------ TEXT SECTION ------

All of this makes Dad's middle name, Leon, fits the fictional character well. Leon means 'lion' in many languages. Lions have complicated relationships with humans. One one hand, they are easily demonized as threat to our bodily safety. On the other, we've seem so many videos of them behaving like big goofy cats that we forget to respect their boundaries.

On the journey to publication, I fear that the name, Leon, may be a problem. My own name Loren, has many of the same letters in it. However, I would honestly rather get a pen name than change the character's name.

Leon the wizard is a work of fiction. Dwayne Leon Selby was a father who valued creativity. While he is no longer present to read The Odd-Job Wizard, he read and commented on many of the earlier story lines. He would have loved how the character has developed and laughed himself silly over the idea of a wizard building a hot-air balloon out of patchwork fabric and leftover wallpaper.


Thursday, March 13, 2025

Doodling Dragons

 

One of the driving forces in my novelle The Odd-Job Wizard is Celabramar the dragon. He has an intense personality, big appetite, and a quick temper. He has also been living in my head since I was thirteen years old and doodled him during my one year in private education.

I started one class with a pencil sketch of a chess piece. Later that drawing became a tower on a lake. Yet another class later I decided that tower needed a dragon. That dragon would become Celabramar.

Doodle of a Dragon and Tower
Pencil on lined notebook paper
by
A 13-year-old Overthinker with wobbly penmenship and poor spelling skills


Celabramar is fun to write. His wants are simple, a full stomach and a warm quiet place to nap. The conflict comes from the fact his is a large obligate carnivore with no need for human norms. He doesn't have to be malicious to cause problems.

------ AVAILABLE DATA ------

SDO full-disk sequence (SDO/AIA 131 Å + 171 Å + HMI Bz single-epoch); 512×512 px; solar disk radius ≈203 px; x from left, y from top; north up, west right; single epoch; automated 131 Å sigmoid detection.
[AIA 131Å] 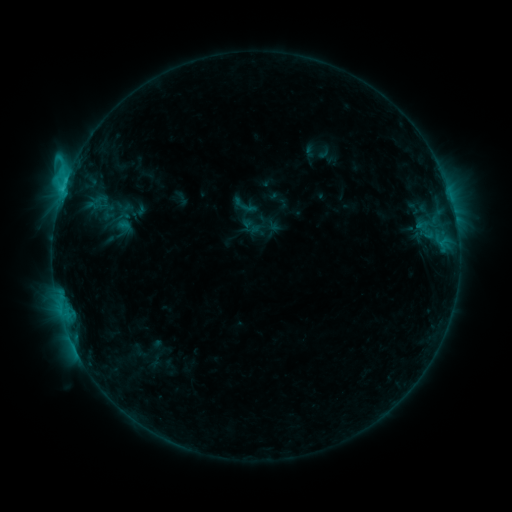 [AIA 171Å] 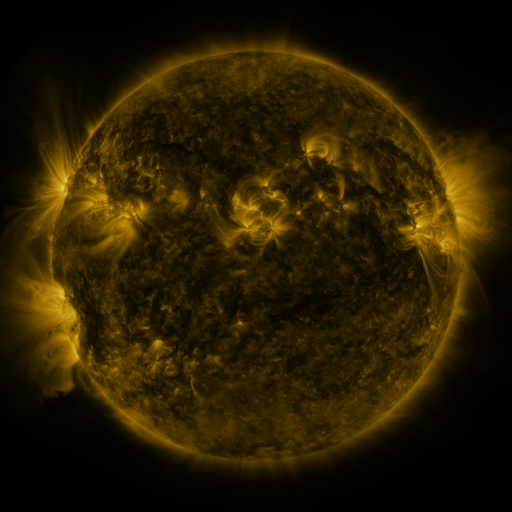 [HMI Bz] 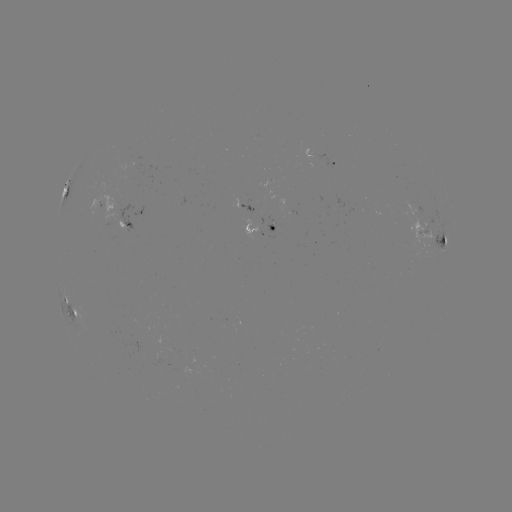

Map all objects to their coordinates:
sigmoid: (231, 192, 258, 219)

------

* [EXERCISE PROMPT] In the text about The Odd-Job Wizard, what did the author sketch at the start of the class that later led to the drawing of Celabramar? None of the lines are needed here.

* [SOLUTION TO THE PROBLEM] A chess piece, in pencil.